Since September, on a Tuesday, I have taught a year one class, both year two’s and a small contingent of the year six’s in a free afterschool art class. The more art I do with the children the more they seem to need. At lunchtimes the children that I don’t teach pour into the art room and ask “Why don’t you teach art to us?” How do I answer that? There isn’t enough art to go round.
When I’m away from the children, I feel their disappointment. Although they all love the art some need it more than others. It’s levels the playing field in terms of academic ability. Some of the most vulnerable children need the art most. They may struggle to hold a pencil, make friends or control their temperament to suit the class, and the art can capture their spirit and engross them in pure making. Not phonics, not competing for a rightness like in the class room. Just pure wanting to make and indulge in that space of quiet contemplation. Sometimes little conversations bubble up, or a song from assembly or the charts.

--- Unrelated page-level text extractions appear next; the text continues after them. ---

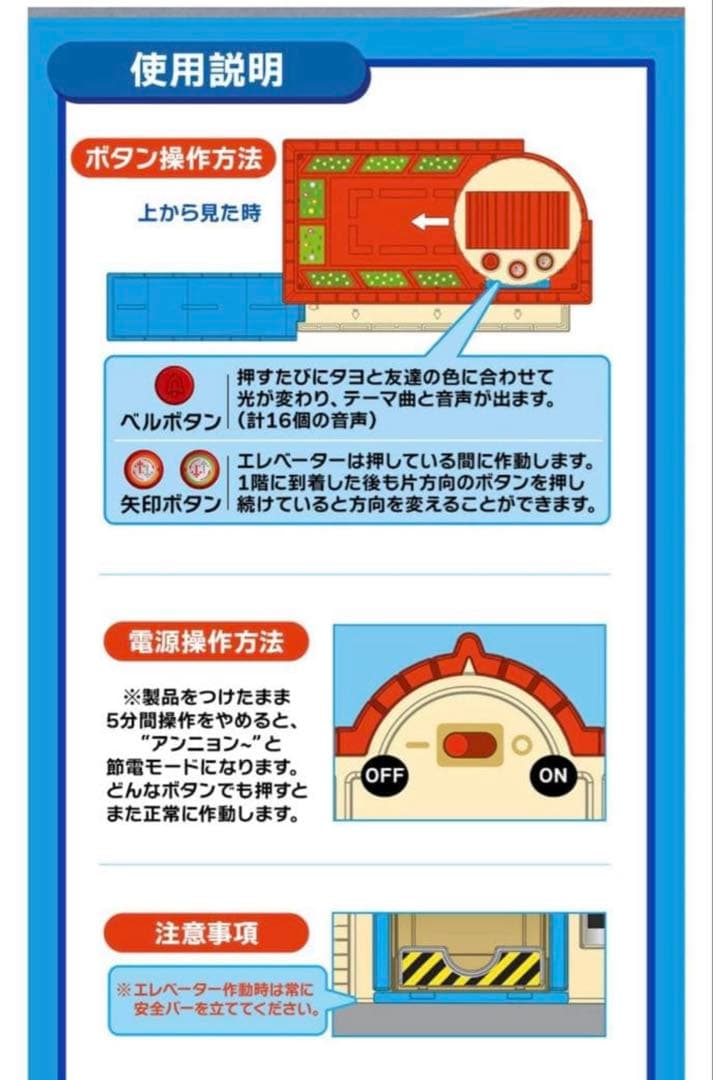 使用説明

ボタン操作方法

上から見た時

ベルボタン
押すたびにタヨと友達の色に合わせて光が変わり、テーマ曲と音声が出ます。(計16個の音声)

矢印ボタン
エレベーターは押している間に作動します。1階に到着した後も片方向のボタンを押し続けていると方向を変えることができます。

電源操作方法

※製品をつけたまま5分間操作をやめると、"アンニョン~"と節電モードになります。どんなボタンでも押すとまた正常に作動します。

OFF
ON

注意事項

※エレベーター作動時は常に安全バーを立ててください。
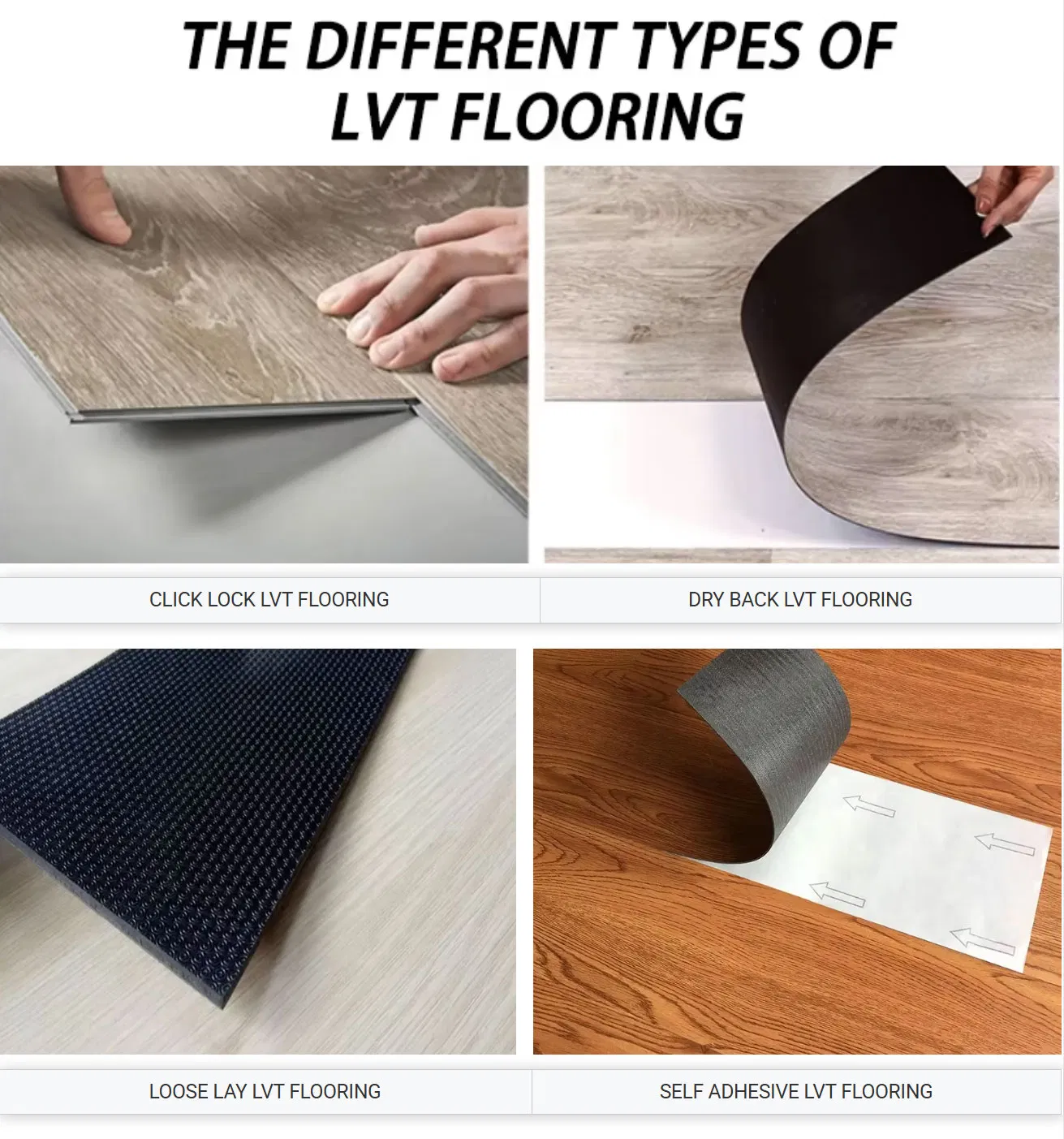 THE DIFFERENT TYPES OF LVT FLOORING

CLICK LOCK LVT FLOORING

DRY BACK LVT FLOORING

LOOSE LAY LVT FLOORING

SELF ADHESIVE LVT FLOORING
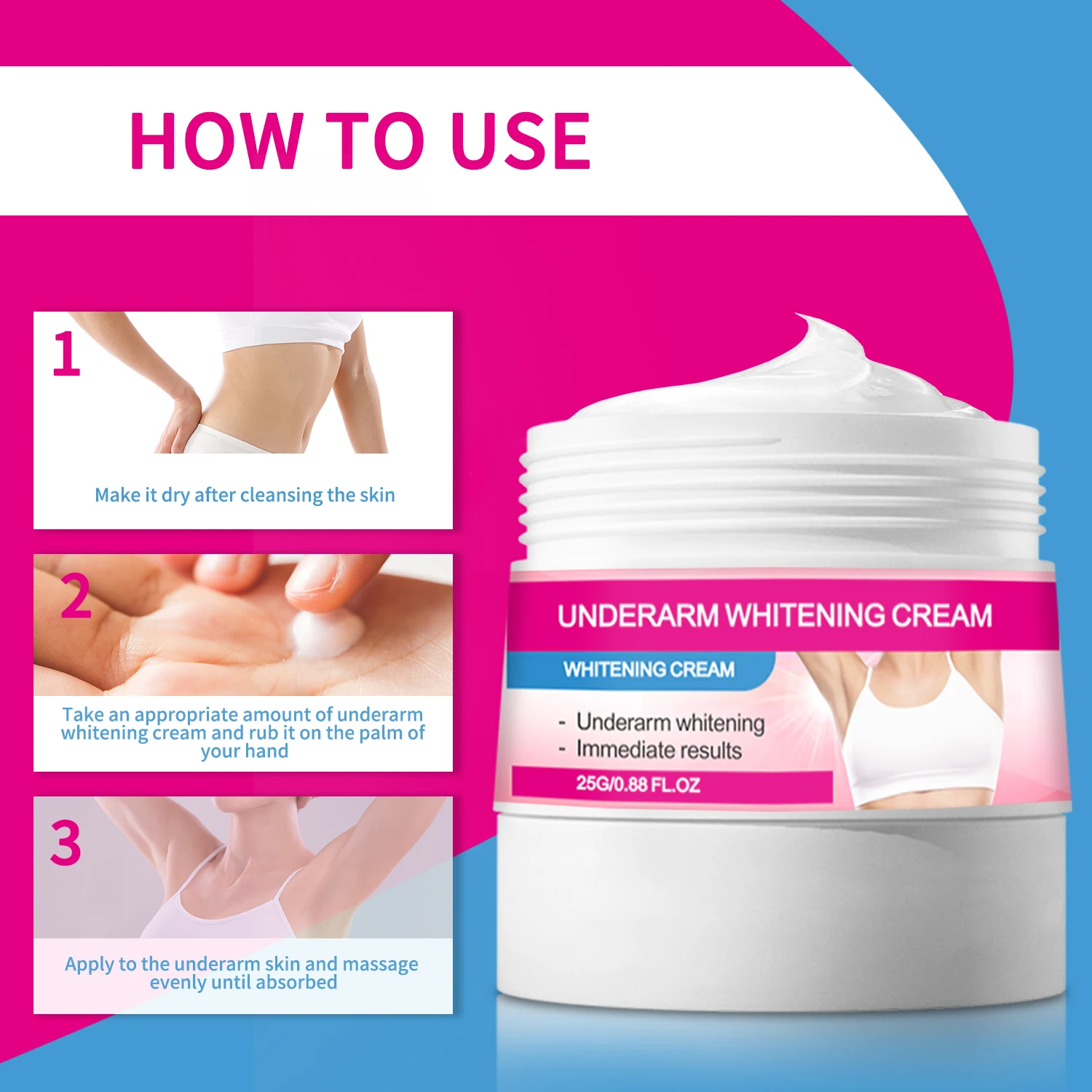 HOW TO USE

1

Make it dry after cleansing the skin

2

Take an appropriate amount of underarm whitening cream and rub it on the palm of your hand

3

Apply to the underarm skin and massage evenly until absorbed

UNDERARM WHITENING CREAM

WHITENING CREAM

- Underarm whitening
- Immediate results

25G/0.88 FL.OZ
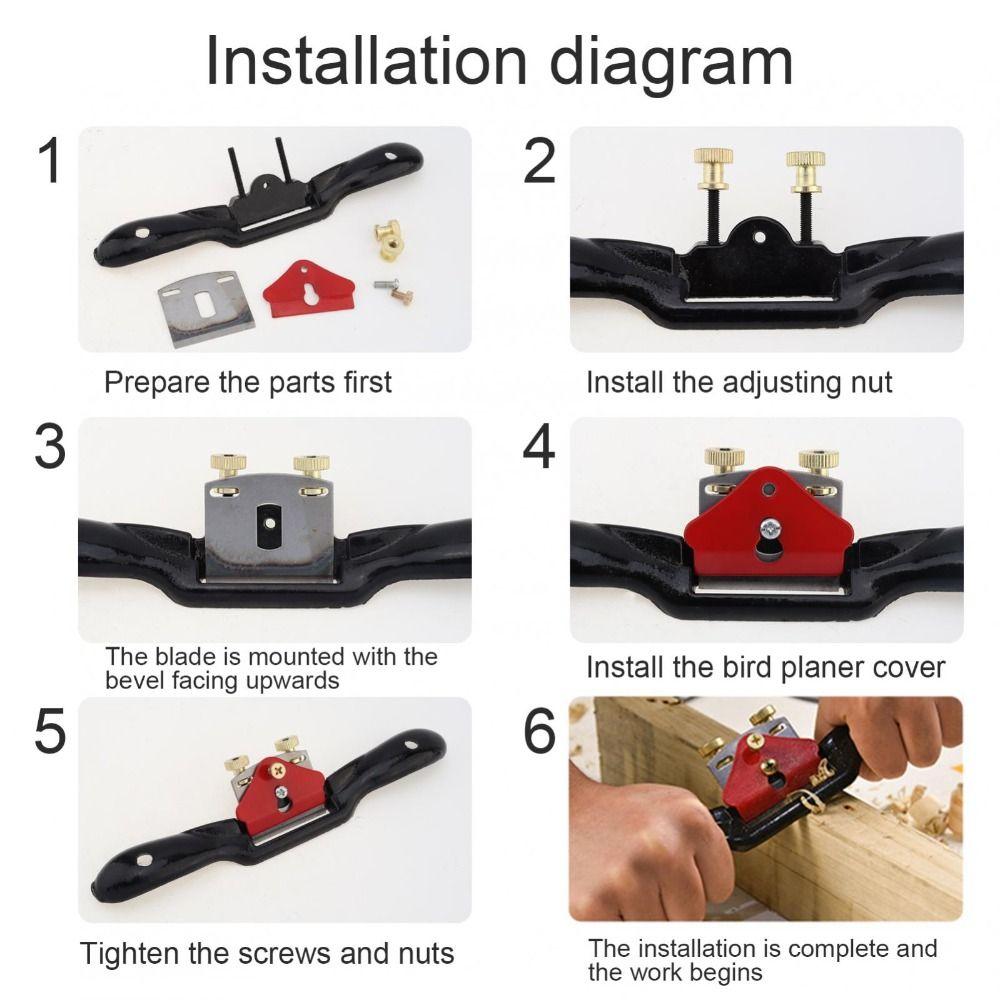 Installation diagram

1

Prepare the parts first

2

Install the adjusting nut

3

The blade is mounted with the bevel facing upwards

4

Install the bird planer cover

5

Tighten the screws and nuts

6

The installation is complete and the work begins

The only pressure is the end of the class and like all children in state education being moved onto the next activity, even if they are only just getting started. Some children have interventions and need to leave art class early for extra support in learning or therapy. During the project there have also been absences due to illness and school trips. There have also been some wonderful visitors to the school, the theatre, writers, musicians, the circus – all priceless. Amongst these inconsistencies I endeavour to be consistent.
Currently, I’m sorting through all the art work in preparations for the children’s very own exhibition at The Tabernacle. I’ve organised for them to have their own private view and its ties in with the half term break. The art work is vibrant and an inspiration. The year 6s are keen to help with the hanging and the preparations for the exhibition. It’s all part of the art learning, learning how to make, how to present and how to talk about the art.
The hope is that in the future if they come across their sketch book, the memory of the exhibition, the art work, it will reconnect them with the art room and the experiences of making. Even better if it shows them that a creative voice can be a fulfilling and career path.